SHORT EXERCISE:
Reproduce the following entries verbatim, copying every line without any alteration.

RECORDS FOR THE EXERCISE:

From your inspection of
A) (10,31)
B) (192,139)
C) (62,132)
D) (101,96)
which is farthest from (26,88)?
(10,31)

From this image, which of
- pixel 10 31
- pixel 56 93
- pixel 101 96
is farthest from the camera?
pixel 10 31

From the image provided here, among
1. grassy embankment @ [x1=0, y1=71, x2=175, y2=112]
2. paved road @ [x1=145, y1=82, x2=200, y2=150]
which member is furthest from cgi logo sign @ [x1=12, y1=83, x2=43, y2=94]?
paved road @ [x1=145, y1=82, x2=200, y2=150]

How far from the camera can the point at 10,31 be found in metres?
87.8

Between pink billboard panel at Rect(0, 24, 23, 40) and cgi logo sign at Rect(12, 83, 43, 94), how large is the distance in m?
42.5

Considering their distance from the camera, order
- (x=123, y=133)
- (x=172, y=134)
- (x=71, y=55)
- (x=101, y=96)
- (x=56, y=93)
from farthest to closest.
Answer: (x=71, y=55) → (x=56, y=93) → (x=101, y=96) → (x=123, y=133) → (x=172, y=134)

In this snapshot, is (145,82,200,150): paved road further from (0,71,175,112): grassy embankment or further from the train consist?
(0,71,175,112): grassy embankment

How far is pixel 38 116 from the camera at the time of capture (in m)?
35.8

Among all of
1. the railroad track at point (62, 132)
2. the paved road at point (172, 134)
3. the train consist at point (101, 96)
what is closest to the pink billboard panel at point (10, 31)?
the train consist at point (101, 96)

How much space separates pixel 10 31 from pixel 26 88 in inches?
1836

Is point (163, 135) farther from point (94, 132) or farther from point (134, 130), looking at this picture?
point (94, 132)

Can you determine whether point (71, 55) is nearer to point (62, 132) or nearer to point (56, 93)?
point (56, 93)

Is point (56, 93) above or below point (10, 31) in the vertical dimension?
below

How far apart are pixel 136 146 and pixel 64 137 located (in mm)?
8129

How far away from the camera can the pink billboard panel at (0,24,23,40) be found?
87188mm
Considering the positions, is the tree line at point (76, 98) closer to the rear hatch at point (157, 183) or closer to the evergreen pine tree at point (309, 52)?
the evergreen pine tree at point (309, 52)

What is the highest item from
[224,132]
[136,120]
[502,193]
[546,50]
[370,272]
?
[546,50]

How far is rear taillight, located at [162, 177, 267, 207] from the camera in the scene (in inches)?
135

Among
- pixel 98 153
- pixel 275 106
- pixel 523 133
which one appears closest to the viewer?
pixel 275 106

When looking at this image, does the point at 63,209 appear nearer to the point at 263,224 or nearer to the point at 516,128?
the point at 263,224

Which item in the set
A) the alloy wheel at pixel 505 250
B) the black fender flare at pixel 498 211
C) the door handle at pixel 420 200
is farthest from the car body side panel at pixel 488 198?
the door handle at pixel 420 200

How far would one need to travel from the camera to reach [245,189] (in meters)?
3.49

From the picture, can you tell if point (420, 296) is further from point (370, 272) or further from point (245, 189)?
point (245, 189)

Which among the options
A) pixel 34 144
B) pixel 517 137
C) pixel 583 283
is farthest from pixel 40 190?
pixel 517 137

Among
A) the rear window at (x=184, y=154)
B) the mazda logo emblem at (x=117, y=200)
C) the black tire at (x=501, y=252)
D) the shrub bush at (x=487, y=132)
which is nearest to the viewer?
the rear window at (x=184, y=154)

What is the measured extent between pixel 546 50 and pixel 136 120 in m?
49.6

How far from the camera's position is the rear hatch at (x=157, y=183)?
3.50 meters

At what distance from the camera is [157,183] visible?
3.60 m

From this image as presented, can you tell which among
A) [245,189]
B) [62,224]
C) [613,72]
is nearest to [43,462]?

ANSWER BELOW:
From your inspection of
A) (10,31)
B) (192,139)
C) (62,132)
D) (101,96)
which is farthest from (26,88)?
(10,31)

From this image, which of
- pixel 10 31
- pixel 56 93
- pixel 101 96
is farthest from the camera?
pixel 10 31

From the image provided here, among
1. grassy embankment @ [x1=0, y1=71, x2=175, y2=112]
2. paved road @ [x1=145, y1=82, x2=200, y2=150]
which member is furthest from cgi logo sign @ [x1=12, y1=83, x2=43, y2=94]?
paved road @ [x1=145, y1=82, x2=200, y2=150]

How far from the camera can the point at 10,31 be found in metres?
87.8

Between pink billboard panel at Rect(0, 24, 23, 40) and cgi logo sign at Rect(12, 83, 43, 94), how large is the distance in m?
42.5

Considering their distance from the camera, order
- (x=123, y=133)
- (x=172, y=134)
- (x=71, y=55)
- (x=101, y=96)
- (x=56, y=93)
from farthest to closest.
Answer: (x=71, y=55) → (x=56, y=93) → (x=101, y=96) → (x=123, y=133) → (x=172, y=134)

In this snapshot, is (145,82,200,150): paved road further from (0,71,175,112): grassy embankment or further from the train consist?
(0,71,175,112): grassy embankment

How far is pixel 38 116 from the camera at the time of capture (in m)?
35.8

Among all of
1. the railroad track at point (62, 132)
2. the paved road at point (172, 134)
3. the train consist at point (101, 96)
what is closest to the pink billboard panel at point (10, 31)?
the train consist at point (101, 96)

How much space separates pixel 10 31 from pixel 26 88 in inches?
1836

Is point (163, 135) farther from point (94, 132) or farther from point (134, 130), looking at this picture?
point (94, 132)

Can you determine whether point (71, 55) is nearer to point (62, 132) or nearer to point (56, 93)?
point (56, 93)

Is point (56, 93) above or below point (10, 31) in the vertical dimension?
below

How far apart are pixel 136 146 and pixel 64 137 located (in mm)?
8129

How far away from the camera can the pink billboard panel at (0,24,23,40) be found?
87188mm
Considering the positions, is the tree line at point (76, 98) closer to the rear hatch at point (157, 183) or closer to the evergreen pine tree at point (309, 52)?
the evergreen pine tree at point (309, 52)

What is the highest item from
[224,132]
[136,120]
[502,193]
[546,50]
[370,272]
?
[546,50]

How far is rear taillight, located at [162, 177, 267, 207] from the camera in the scene (in inches)?
135

Among
- pixel 98 153
- pixel 275 106
- pixel 523 133
which one appears closest to the viewer?
pixel 275 106

When looking at this image, does the point at 63,209 appear nearer to the point at 263,224 or nearer to the point at 516,128?
the point at 263,224

Which item in the set
A) the alloy wheel at pixel 505 250
B) the black fender flare at pixel 498 211
C) the door handle at pixel 420 200
is farthest from the car body side panel at pixel 488 198?
the door handle at pixel 420 200

How far would one need to travel from the camera to reach [245,189] (in meters)?
3.49

From the picture, can you tell if point (420, 296) is further from point (370, 272) or further from point (245, 189)?
point (245, 189)

Which among the options
A) pixel 34 144
B) pixel 517 137
C) pixel 583 283
is farthest from pixel 40 190?
pixel 517 137

Among
A) the rear window at (x=184, y=154)
B) the mazda logo emblem at (x=117, y=200)
C) the black tire at (x=501, y=252)
D) the shrub bush at (x=487, y=132)
which is nearest to the viewer?
the rear window at (x=184, y=154)

What is the measured extent between pixel 546 50 and pixel 136 120 in m?
49.6

How far from the camera's position is the rear hatch at (x=157, y=183)?
3.50 meters

At what distance from the camera is [157,183] visible?
3.60 m

From this image as presented, can you tell which among
A) [245,189]
B) [62,224]
C) [613,72]
is nearest to [43,462]?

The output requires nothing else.